Barrancos
O presunto é de ouro
É um naco dourado, o que vemos na caixa de madeira, onde é apresentado envolvido em papel prateado; é um presunto de Barrancos DOP Vintage 60 Meses. São estes meses que lhe dão cor, que é gordura, "boa", sublinha António Baena, o director-geral da Barrancarnes, que apresentou esta iguaria no VII Congresso Mundial do Presunto, este ano. É uma edição limitada e numerada - este é o 39; foram feitos apenas 150: "De 44 mil presuntos de bolota, escolhemos 150" -, que assinala os 25 anos da fundação da empresa.
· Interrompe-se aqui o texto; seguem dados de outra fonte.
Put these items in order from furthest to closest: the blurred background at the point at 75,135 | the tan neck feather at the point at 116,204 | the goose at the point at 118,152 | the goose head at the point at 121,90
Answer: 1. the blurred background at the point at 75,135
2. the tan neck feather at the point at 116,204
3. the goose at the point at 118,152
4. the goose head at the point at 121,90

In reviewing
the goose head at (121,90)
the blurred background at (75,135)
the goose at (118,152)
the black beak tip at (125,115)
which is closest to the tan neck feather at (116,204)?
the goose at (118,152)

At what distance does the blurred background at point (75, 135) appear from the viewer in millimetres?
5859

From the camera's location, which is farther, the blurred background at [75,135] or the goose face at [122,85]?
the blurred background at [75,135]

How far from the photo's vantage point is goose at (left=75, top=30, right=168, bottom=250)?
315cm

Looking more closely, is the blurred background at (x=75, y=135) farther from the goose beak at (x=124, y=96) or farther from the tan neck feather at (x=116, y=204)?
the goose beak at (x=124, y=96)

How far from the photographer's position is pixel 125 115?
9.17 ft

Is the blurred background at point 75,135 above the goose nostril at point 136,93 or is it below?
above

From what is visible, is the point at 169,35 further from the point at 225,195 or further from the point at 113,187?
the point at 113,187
É, claro, um presunto "muito exclusivo", a "escolha muito especial de um ano muito especial". "Acho que não temos vintage todos os anos", afirma António Baena, "este é o primeiro e não sei quando teremos os próximos". As condições têm de ser ideais para atingir a "qualidade máxima", uma mistura de "raça pura, elementos DOP, muita bolota". Cada um destes vintage custa 1000 euros; vendem-se apenas no Club del Gourmet do El Corte Inglés.
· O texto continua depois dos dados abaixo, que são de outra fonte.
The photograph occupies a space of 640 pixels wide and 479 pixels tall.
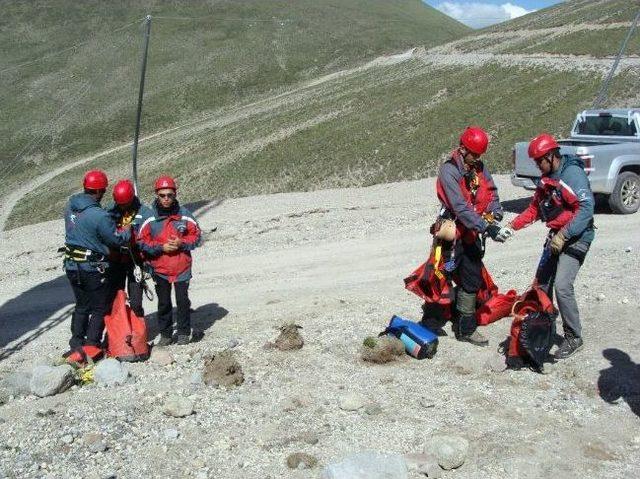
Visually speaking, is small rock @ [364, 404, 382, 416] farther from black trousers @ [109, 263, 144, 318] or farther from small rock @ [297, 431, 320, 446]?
black trousers @ [109, 263, 144, 318]

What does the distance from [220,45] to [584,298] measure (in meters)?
81.4

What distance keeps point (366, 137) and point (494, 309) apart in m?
23.9

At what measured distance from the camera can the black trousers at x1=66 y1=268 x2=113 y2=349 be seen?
730cm

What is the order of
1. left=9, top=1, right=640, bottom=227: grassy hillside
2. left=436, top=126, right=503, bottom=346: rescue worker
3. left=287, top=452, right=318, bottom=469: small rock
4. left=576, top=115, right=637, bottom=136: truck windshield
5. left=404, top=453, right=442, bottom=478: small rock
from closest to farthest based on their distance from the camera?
left=404, top=453, right=442, bottom=478: small rock, left=287, top=452, right=318, bottom=469: small rock, left=436, top=126, right=503, bottom=346: rescue worker, left=576, top=115, right=637, bottom=136: truck windshield, left=9, top=1, right=640, bottom=227: grassy hillside

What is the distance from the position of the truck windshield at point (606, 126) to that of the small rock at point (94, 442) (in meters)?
12.0

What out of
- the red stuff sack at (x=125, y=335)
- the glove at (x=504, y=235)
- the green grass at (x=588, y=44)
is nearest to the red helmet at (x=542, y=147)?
the glove at (x=504, y=235)

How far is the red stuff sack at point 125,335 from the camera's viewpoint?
729 cm

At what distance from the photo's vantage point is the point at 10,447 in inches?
221

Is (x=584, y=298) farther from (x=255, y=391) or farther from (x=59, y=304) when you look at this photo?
(x=59, y=304)

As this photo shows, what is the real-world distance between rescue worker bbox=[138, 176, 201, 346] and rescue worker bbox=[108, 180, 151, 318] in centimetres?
12

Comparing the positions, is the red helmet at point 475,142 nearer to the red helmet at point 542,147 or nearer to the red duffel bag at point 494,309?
the red helmet at point 542,147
Desde 1995, o presunto de Barrancos é um produto DOP e para ganhar a Cruz de Avis, que, marcada a fogo, simboliza a denominação de origem, as regras são estritas - mas é na tradição que assenta. E a tradição vem de tempos romanos. Estamos em território do porco de Raça Alentejano, sus mediterraneus (javali do sul), e a produção de presuntos e outros enchidos é um uso e costume familiar aqui na zona mais interior (e isolada) de Portugal, situada na ponta ocidental da serra Morena, em pleno microclima que favorece a cura lenta e natural, alheia a fumeiros (mais ao estilo espanhol, portanto, uma influência clara na zona: desde o "barranquenho" aos touros de morte...). É por isso que na Casa do Porco Preto (Barrancarnes) todos os porcos, criados em montados um pouco por todo o Alentejo e até Ribatejo, acabam nas unidades de produção de Barrancos para se transformarem em presuntos e enchidos.
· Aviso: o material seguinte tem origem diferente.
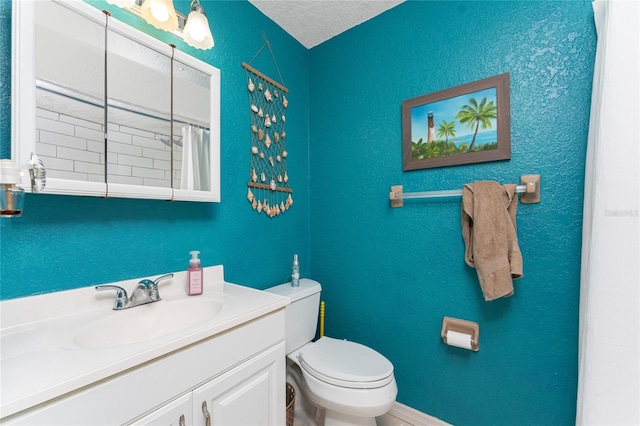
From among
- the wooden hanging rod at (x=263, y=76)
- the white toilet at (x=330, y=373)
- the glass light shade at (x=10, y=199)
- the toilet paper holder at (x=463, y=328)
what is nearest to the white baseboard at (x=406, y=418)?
the white toilet at (x=330, y=373)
Não fizemos uma espécie de "safari do presunto" completo, mas à boleia da Casa do Porco Preto (38.131169,-6.975430) percorremos os diversos níveis de transformação do presunto e visitámos uma herdade onde os porcos alentejanos são recriados antes de serem enviados para a montanheira (de Outubro a Março). Se aqui até passam fome (para valorizar a estrutura, os músculos, sem ganhar gordura), lá a fartura vai ser a palavra de ordem - uma das características da criação é terem um espaço de dois a três hectares de montado de azinheira e sobreiro por animal (no porco branco podem ser cinco mil num hectare). A ideia é comerem um quilo de bolota por dia...
Depois da montanheira e do matadouro, os animais chegam a Barrancos já cortados. A carne entra logo na câmara de salga - sala refrigerada e húmida (98%), coberta de nevoeiro, onde passa até dez dias. Saída daqui, é pendurada e lavada, colocado numa via mecânica (antes as peças eram movidas a braços - a única diferença para o processo tradicional, que é reproduzido numa sala à parte) e transportada para uma câmara pós-salga, de cura. Espreitamos algumas: centenas de peças de presunto estão penduradas em cruzetas em salas que são como secadores artificiais - quando entram, o sal está à superfície; aqui, libertam a humidade e o sal entranha-se. O processo daqui para a frente reproduz o clima da montanha: passam por calor e frio, humidade e seca ("o sabor intensifica-se"), deixam-se entranhar com bolor ("é necessário para curar bem") e maturam em caves - um percurso algo idêntico ao do vinho, sublinha António Baena. "O presunto bolota fica connosco no mínimo três anos, o DOP à volta de oito anos."